3 minute read
UNRWA: Paving the Road to Conflict by Larry Domnitch
UNRWA: Paving the Road to Conflict
By Larry Domnitch
When UNRWA (United Nations Relief Work Agency) was formed In December 1949, it was supposed to temporarily tend to the needs of the approximately 600,000 Arab refugees of the Arab-Israeli war of 1948 in refugee camps. Since the founding of UNRWA, the number of “refugees” have increased to a staggering 5.7 million, according to UNRWA, and according to PASI, the Palestinian Academic Society for the Study of International Affairs, that number is 6.7 million. The refugee camps of the past have become cities. In Judea and Samaria, two million of those refugees reside. Other lands in which refugees reside include Jordan, Syria, and Lebanon.
Other than providing aid, are there other agendas of UNRWA?
It appears that UNRWA-run refugee “camps” (cities) are perpetuating enmity towards Israel. Confrontation with Israel is taught in their schools, which have adopted the anti-Israel curriculum of the Palestinian Authority in violation of UN principles of peace and reconciliation. UNRWA school textbooks contain many examples of indoctrination against Israel and also contain veneration of terrorists. Textbooks omit recognition of Israel, and school maps omit the existence of Israel. Schoolbooks exclude any connection between the Jews and the land.
It also appears that refugees are being primed for combat. UNRWA summer camps actually give young “campers” paramilitary training, preparing for future war with the Jews. The goal is the “right of return,” that is to bring Arab populations to cities and towns like Lod, Ashdod, Jaffa, and Ashkelon, which were populated by Arabs who left or fled in 1948 when Arab armies attacked the newborn Jewish state and whose leaders assured them that they would return to their homes when the Jews were defeated.

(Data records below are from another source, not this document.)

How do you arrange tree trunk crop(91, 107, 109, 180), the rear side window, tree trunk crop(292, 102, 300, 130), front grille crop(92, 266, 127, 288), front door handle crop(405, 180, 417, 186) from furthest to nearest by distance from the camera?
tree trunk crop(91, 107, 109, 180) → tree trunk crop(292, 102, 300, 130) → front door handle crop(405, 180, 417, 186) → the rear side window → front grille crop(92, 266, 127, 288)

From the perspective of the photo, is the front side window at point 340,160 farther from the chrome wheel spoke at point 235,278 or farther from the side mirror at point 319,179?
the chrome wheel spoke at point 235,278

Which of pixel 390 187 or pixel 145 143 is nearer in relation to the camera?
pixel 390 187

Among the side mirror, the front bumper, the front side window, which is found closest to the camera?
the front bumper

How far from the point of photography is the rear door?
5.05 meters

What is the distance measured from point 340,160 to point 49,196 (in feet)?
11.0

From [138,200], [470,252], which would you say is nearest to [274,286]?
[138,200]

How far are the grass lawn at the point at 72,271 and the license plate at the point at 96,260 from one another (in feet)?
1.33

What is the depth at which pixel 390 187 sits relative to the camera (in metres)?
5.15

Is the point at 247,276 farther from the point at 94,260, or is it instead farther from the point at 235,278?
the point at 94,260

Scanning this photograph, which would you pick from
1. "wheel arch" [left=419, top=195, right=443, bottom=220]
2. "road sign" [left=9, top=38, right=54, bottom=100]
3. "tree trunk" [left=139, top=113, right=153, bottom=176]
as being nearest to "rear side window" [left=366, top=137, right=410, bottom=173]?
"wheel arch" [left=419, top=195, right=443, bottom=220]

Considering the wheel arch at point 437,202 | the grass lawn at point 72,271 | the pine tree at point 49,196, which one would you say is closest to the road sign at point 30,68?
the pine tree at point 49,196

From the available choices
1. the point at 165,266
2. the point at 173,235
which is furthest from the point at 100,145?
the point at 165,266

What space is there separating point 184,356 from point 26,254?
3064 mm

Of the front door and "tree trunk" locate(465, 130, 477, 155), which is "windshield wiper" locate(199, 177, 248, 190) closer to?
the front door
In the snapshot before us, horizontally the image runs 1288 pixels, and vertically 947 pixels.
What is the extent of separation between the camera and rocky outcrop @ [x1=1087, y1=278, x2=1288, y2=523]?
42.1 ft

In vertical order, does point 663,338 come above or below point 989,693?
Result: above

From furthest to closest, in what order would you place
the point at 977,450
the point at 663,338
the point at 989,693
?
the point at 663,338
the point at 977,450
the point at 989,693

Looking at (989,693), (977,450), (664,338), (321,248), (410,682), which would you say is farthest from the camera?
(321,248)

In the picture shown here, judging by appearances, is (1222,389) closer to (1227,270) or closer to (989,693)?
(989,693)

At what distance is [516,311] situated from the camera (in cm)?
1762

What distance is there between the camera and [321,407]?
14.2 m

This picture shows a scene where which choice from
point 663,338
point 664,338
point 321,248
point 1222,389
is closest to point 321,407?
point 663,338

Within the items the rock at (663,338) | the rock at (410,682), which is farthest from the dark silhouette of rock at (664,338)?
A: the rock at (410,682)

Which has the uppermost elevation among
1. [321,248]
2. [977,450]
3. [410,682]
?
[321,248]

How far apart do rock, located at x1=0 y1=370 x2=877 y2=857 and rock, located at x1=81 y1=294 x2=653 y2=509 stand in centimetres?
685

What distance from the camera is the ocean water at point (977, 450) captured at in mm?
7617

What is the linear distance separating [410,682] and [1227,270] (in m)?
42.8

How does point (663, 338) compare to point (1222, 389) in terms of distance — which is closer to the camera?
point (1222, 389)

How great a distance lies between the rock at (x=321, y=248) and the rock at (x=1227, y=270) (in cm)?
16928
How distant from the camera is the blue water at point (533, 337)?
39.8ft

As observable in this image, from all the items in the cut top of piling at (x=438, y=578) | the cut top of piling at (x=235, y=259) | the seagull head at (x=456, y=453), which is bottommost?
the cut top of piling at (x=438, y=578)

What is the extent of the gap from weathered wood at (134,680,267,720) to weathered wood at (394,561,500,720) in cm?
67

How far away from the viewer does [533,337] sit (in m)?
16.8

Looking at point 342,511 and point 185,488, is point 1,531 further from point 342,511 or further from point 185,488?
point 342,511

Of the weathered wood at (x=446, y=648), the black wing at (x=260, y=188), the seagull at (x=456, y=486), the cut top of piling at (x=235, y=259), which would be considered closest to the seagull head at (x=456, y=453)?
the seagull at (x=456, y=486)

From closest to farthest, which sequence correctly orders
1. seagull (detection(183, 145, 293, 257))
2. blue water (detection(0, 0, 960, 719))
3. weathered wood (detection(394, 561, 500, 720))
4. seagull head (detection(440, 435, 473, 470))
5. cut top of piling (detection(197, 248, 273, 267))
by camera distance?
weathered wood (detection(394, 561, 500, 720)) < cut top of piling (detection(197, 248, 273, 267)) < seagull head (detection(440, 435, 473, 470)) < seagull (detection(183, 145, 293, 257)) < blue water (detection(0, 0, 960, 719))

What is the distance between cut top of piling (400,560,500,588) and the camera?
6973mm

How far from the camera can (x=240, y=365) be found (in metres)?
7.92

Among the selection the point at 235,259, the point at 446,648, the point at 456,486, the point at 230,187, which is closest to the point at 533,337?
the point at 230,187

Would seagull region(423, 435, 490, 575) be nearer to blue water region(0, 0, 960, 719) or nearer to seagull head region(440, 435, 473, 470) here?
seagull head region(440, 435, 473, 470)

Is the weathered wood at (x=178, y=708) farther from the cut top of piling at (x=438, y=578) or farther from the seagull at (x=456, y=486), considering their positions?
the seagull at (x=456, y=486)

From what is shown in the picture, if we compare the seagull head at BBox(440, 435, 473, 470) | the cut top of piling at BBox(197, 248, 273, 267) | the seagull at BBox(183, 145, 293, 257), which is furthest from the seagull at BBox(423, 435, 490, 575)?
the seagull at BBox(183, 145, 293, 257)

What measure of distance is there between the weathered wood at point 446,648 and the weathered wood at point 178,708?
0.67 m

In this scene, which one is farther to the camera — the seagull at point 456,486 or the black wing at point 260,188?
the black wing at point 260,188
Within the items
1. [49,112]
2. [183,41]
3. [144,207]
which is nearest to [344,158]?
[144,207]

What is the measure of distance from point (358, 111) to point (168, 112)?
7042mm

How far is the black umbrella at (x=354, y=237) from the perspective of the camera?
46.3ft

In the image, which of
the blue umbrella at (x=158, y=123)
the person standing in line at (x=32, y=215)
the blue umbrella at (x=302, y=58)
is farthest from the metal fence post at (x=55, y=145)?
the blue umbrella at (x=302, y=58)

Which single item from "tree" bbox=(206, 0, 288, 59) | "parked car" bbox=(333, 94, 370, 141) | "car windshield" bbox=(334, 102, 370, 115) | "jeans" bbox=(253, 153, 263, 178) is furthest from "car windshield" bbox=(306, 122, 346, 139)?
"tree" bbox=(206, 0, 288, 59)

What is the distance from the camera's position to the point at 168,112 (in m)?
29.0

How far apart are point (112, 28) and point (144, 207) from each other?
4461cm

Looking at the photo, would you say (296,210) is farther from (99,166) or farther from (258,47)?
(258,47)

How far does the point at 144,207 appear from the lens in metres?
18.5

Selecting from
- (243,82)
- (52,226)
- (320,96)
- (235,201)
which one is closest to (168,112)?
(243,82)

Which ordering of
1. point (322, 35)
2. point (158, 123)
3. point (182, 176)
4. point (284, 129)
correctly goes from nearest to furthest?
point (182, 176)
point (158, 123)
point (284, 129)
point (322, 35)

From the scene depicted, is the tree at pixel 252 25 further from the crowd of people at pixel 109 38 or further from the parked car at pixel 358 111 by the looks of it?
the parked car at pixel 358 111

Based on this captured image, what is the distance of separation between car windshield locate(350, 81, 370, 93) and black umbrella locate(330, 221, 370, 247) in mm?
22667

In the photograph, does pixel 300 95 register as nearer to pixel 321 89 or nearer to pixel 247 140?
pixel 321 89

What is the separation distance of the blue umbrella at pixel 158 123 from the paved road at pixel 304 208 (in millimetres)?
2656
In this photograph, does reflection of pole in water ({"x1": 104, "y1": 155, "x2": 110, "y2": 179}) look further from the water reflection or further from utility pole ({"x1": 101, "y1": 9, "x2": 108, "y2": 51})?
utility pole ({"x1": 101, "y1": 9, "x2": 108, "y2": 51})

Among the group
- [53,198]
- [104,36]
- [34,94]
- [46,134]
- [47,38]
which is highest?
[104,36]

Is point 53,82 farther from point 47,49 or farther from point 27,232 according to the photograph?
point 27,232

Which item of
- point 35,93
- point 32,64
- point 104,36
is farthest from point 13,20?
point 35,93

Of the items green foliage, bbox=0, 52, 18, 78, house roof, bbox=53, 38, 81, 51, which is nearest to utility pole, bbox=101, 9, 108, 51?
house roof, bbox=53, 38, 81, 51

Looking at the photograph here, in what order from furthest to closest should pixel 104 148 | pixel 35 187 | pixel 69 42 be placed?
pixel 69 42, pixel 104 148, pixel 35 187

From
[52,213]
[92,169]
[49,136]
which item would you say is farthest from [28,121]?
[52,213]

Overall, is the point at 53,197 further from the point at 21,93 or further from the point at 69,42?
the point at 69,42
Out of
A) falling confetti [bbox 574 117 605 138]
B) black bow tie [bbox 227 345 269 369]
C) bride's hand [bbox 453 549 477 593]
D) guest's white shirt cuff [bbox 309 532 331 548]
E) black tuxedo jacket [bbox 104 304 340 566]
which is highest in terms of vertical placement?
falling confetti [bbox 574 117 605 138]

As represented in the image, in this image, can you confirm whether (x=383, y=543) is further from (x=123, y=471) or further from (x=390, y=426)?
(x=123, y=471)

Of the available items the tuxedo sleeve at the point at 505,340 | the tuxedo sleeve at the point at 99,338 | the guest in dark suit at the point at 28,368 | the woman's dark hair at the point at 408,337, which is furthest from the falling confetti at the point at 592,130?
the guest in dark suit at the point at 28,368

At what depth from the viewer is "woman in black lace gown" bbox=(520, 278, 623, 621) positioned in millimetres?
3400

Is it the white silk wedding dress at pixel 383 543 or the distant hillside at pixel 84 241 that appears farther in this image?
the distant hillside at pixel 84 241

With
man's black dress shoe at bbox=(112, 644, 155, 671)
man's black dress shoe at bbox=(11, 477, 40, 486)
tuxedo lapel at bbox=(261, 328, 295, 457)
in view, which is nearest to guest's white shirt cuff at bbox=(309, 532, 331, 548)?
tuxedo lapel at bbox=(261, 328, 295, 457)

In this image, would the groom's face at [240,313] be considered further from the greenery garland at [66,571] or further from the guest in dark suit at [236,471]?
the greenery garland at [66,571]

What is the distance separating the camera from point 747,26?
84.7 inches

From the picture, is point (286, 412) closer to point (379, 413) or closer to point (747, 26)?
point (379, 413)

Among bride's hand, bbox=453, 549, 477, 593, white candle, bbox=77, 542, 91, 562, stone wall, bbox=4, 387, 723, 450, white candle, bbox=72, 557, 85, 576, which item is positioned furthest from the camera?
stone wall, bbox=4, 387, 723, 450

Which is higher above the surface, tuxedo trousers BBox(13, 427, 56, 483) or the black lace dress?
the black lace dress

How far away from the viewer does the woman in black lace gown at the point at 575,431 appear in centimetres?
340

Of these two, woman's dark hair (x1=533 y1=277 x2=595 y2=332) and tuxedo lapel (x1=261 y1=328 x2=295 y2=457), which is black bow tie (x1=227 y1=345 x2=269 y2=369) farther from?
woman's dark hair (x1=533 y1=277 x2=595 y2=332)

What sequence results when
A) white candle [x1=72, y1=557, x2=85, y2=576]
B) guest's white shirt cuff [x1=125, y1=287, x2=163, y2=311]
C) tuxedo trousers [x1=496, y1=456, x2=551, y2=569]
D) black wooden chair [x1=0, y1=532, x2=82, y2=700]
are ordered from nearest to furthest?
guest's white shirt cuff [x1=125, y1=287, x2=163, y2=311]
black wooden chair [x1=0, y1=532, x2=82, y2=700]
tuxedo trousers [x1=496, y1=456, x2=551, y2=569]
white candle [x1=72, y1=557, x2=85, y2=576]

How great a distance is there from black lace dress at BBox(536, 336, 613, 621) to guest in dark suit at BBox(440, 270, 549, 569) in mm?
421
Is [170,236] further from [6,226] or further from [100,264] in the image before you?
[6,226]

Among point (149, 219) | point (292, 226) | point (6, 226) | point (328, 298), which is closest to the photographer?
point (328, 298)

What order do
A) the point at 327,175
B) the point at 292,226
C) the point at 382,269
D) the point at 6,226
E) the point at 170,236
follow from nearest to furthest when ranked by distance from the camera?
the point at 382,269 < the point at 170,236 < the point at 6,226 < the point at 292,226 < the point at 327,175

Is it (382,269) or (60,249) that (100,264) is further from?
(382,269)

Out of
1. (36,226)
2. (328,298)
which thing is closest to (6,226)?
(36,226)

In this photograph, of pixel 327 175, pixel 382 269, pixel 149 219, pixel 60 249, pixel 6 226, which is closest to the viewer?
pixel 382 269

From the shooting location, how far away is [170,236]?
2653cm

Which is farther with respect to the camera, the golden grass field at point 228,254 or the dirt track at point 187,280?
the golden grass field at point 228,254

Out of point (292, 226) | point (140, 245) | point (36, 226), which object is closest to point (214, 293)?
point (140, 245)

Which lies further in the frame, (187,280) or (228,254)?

UNRWA is an agency which was supposed to be supervised by donor nations and Israel. That includes managing its school curriculum, which continues to indoctrinate and incite conflict seventy-five years after the establishment of Israel.
The advocacy group UN Watch enumerated on how teachers in UNRWA schools express support for terrorism and Palestinian terrorist groups and indoctrinate students to violence. On July 15, 2022, Hillel Neuer, director of UN Watch, tweeted that UN Watch has “easily identified 120 UNRWA teachers, school principals and other employees who praise Hitler, glorify terrorist attacks and spread anti-Semitism.” UN Watch decried the “exploitation of children as child soldiers” as a “form of child abuse and a violation of international law.”
William Deere, the Washington, D.C., advisor to UNRWA responded that “UNRWA is an agency fully committed to upholding UN principles and values and has a zero tolerance for hate speech and incitement to discrimination, hostility or violence.” UNWRA by its actions tells a very different story.
Realizing the extent of incitement in UNRWA schools and summer camps, the Trump administration cut U.S. funding to UNWRA in 2018 for lack of “accountability.” The Biden administration has resumed funding but only under the condition that its education curriculum is for peace.
Israel’s Ambassador to the United States and the UN Gilad Erdan called for “countries to freeze contributions until UNRWA teachers expressing support terror are fired.” But the funding continues.
In 1967, following Israel’s victory in the Six Day War, when the IDF took control of the Arab populations of Judea and Samaria and Gaza, school textbooks used by Palestinians rejected Israel’s existence and incited violence. But then, placed under Israeli administration of COGAT (Coordination of Government Activities in the Territories), new textbooks were implemented.
However, the signing of the Oslo Accords on September 13, 1993, which would give the Palestinian Authority control over education in territories which they administered as a result of the agreements, saw a steady deterioration in the curriculum. Incitement to violence against Israel again abounded in what was supposed to be the beginnings of a process of reconciliation. With the OSLO Accords came the deterioration of UNRWA-sponsored institutions, as anti-Israel propaganda proliferated in the territories.
Since Oslo, donor countries have not demanded accountability. Journalist David Bedein, who heads the Israel Resource News Agency and is the author of UNRWA Roadblock to Peace, stated that when he posed the question to thirty-five of the sixty-seven nations which fund UNRWA, as to how they track the funds and where they are going, “they replied that they rely upon the rigorous oversight of UNRWA.” Today, UNRWA facilities prime tomorrow’s generation for conflict. UNRWA should be seeking real solutions to what was the rejection by Arab nations of the partition of the land in 1947, according to UN resolution 181. Their leaders’ statements denying culpability belies their agenda, which is to allow perpetuation of conflict and the continued hope by Palestinian Arabs to flood Israel with descendants of refugees.